Landis, Jonathan
JOURNAL ENTRY 01
I woke up and went to work one morning, and when I got there everyone in the office was going on about some animal attack in Nevada. The news media make me want to puke; it's all fear mongering. I started drifting backward in my mind to earlier that morning, lying in bed next to my wife, not thinking about work or CNN or vicious mauling or Osama Bin Laden. My wife when she first wakes up, soft-skinned, blonde hair catching all the sunlight from between the blinds, brown eyes like some mythical goddess's. After three years of dating and six years of marriage, she still takes my breath away in the morning.
Everyone at work was surfing the Internet to find more updates about what was going on instead of doing their work. At first, they were saying that some kind of lizard jumped out of a petting zoo cage and attacked a pregnant woman. Then it turned out that it ripped her baby out of her stomach or something disgusting like that. The guy next to my cubicle keeps talking about Sasquatch and the Loch Ness monster and flying dinosaurs in Zimbabwe. He thinks it wasn't some Gila monster or monitor lizard, and I ask him who cares because we'll never know for sure. He says that he cares and that he bets that I think Al Qaeda were the ones who flew planes into the Twin Towers. I say for God's sake give it a rest, and he grumbles at me.
Someone else finds leaked pictures of lizard footprints and this disemboweled-looking lady being hauled off in an ambulance.

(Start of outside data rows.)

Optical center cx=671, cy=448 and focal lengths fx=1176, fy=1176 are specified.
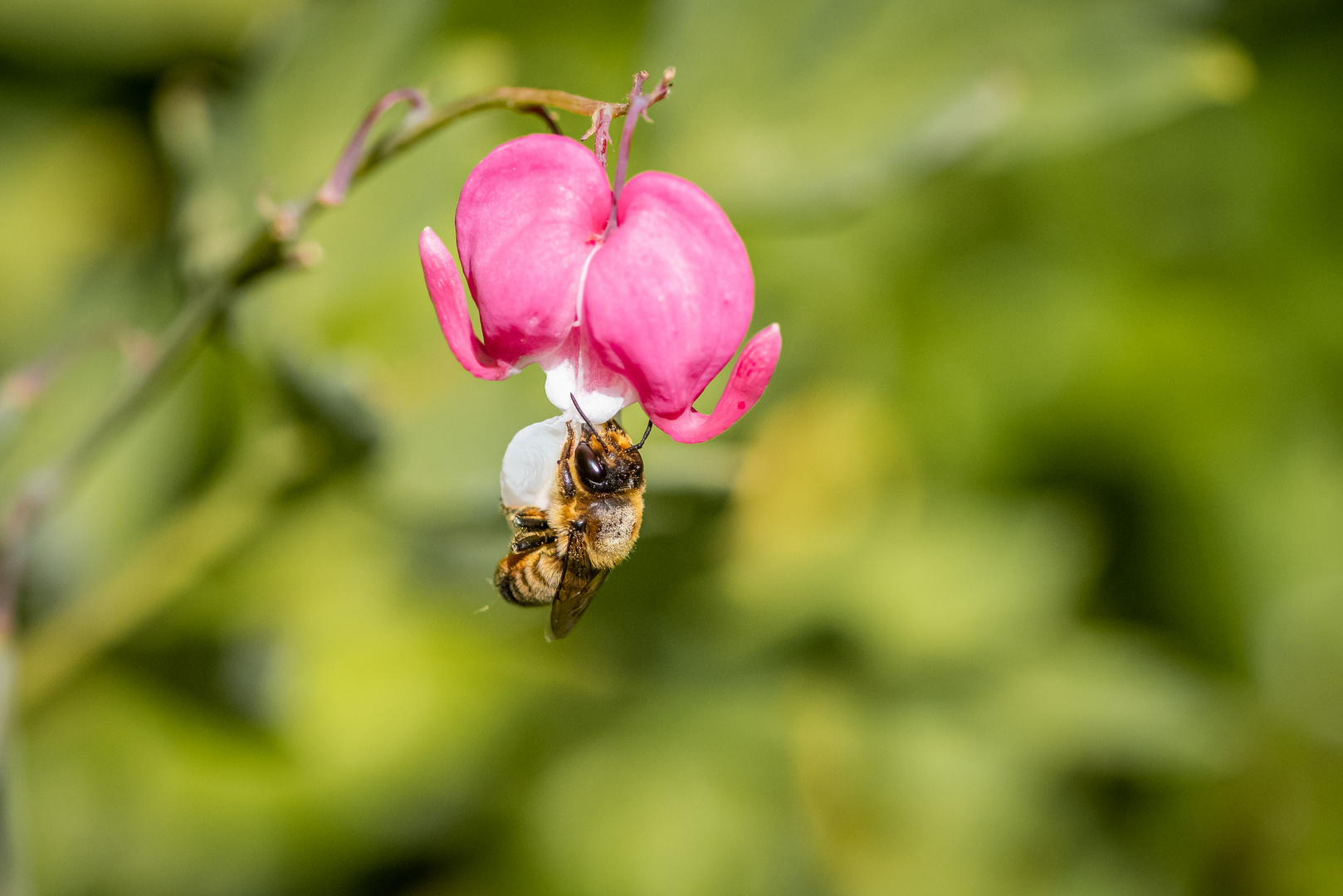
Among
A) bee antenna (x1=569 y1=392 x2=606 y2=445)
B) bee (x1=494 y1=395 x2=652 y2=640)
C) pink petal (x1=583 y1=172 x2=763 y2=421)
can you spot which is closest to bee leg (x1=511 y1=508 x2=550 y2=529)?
bee (x1=494 y1=395 x2=652 y2=640)

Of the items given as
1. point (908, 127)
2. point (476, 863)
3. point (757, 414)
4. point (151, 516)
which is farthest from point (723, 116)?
point (476, 863)

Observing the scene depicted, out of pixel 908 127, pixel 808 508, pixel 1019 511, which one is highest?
pixel 908 127

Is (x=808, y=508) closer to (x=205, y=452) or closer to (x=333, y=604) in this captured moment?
(x=333, y=604)

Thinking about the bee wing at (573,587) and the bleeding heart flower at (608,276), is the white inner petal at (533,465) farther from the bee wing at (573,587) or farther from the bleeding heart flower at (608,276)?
the bleeding heart flower at (608,276)

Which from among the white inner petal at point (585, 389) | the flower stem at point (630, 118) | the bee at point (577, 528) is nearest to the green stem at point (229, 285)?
the flower stem at point (630, 118)

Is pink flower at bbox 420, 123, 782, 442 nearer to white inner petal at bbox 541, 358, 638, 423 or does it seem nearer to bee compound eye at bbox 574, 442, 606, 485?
white inner petal at bbox 541, 358, 638, 423

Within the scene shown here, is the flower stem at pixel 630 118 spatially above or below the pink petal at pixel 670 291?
above
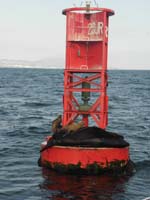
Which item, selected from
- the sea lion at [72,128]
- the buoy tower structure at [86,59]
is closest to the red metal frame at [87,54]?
the buoy tower structure at [86,59]

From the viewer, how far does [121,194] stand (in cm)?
2080

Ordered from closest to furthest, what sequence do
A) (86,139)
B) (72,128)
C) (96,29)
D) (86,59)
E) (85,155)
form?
(85,155), (86,139), (72,128), (96,29), (86,59)

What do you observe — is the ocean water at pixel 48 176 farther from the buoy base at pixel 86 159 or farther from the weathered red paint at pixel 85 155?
the weathered red paint at pixel 85 155

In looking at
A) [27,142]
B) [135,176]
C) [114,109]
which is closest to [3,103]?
[114,109]

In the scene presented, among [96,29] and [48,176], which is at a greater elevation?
[96,29]

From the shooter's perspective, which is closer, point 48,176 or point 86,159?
point 86,159

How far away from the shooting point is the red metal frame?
25062 millimetres

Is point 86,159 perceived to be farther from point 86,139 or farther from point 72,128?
point 72,128

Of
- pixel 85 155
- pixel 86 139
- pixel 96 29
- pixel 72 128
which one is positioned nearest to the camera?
pixel 85 155

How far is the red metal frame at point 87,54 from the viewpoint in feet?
82.2

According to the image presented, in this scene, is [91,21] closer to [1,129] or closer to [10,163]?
[10,163]

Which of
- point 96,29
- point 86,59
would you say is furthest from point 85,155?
point 96,29

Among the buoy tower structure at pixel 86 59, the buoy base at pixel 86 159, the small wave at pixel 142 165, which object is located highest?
the buoy tower structure at pixel 86 59

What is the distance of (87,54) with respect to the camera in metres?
26.2
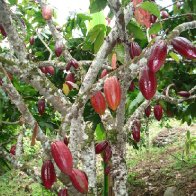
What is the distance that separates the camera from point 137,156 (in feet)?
24.1

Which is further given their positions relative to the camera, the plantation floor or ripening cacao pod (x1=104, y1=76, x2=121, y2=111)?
the plantation floor

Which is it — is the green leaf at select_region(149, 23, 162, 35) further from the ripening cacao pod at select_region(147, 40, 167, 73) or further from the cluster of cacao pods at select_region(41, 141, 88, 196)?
the cluster of cacao pods at select_region(41, 141, 88, 196)

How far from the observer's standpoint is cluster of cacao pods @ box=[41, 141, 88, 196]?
1.04 m

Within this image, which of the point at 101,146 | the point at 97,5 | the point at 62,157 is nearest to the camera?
the point at 62,157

Everyone gathers around to catch a glimpse of it, and it makes me want to be sick. I ask my boss if I can leave early, tell him I think I might be coming down with something, but really I'm just fed up with all the idiots and the U.F.O. theories. I mention this only because of its future relevance.
What really happened that day is this: When I get home several hours earlier than usual, my wife is bent over our coffee table with some guy I've never seen before screwing her from behind. I kind of figured everyone who goes through adultery suspects it beforehand, but I honestly had no idea. Standing there in the doorway, I searched my mind for what felt like hours to try and find some clue that I must have missed to explain how this happened. I can't find a thing, not a single thing. This woman who had been my best friend, my soul mate, the love of my life, my blushing bride of six years... here she is in the throes of the ultimate act of betrayal. A betrayal of biblical proportions. And I know then and there that there is no going back, no repair, no hope, no future, no forgiveness.
First thing I feel is hot, liquid pain coursing through my insides, followed immediately by the most unbearably heavy despair. It is somewhat apparent to me that I am capable of killing both of them, but instead I turn right around, and just like in a movie, my wife is yelling behind me, trying to explain. Explain what? I don't know: I just keep walking. I guess I could have gotten in my car and started driving, but instead I walked straight down the road, half expecting her to pursue me, and when she didn't, I just kept walking until hours melted away without my knowing it.
I entertain the idea of dropping in on a friend or relative and asking to sleep on the couch, but there will be an inevitable barrage of questions, and the thought of speaking exasperates me. Sleeping in my car occurs to me, but the thought is swiftly dismissed by the apprehension of coming into contact with the adulterous whore that wears my wedding ring. The disquiet eventually becomes torturous curiosity, and I find myself walking back toward my house. By this time, the sunlight is long gone and I start to wonder what time it is. I discover that my car keys are still in my pocket and think that if I can just get to my car, I can just as easily drive it away. But to where? I stop a block or so from our apartment and stare ahead, but my brain takes advantage of the silence and starts to churn up all the stagnant misery I had been allowing to fester in my skull. As if what I'm feeling is a headache, I grapple at my head, squinting fiercely, and feel the weight of the world begin to bow my spine. Then I'm sitting on the sidewalk crying. The weight of it all, much too much.